=== Dataset content ===
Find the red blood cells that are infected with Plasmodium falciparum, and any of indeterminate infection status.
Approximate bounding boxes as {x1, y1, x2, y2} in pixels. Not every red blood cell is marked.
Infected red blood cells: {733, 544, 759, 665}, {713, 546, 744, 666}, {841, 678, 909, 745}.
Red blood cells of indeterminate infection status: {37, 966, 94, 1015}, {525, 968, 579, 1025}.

=== What to do ===
Keep only the lines of the listing that contain the word "infection", and copy them.

=== Solution for this problem ===
Find the red blood cells that are infected with Plasmodium falciparum, and any of indeterminate infection status.
Red blood cells of indeterminate infection status: {37, 966, 94, 1015}, {525, 968, 579, 1025}.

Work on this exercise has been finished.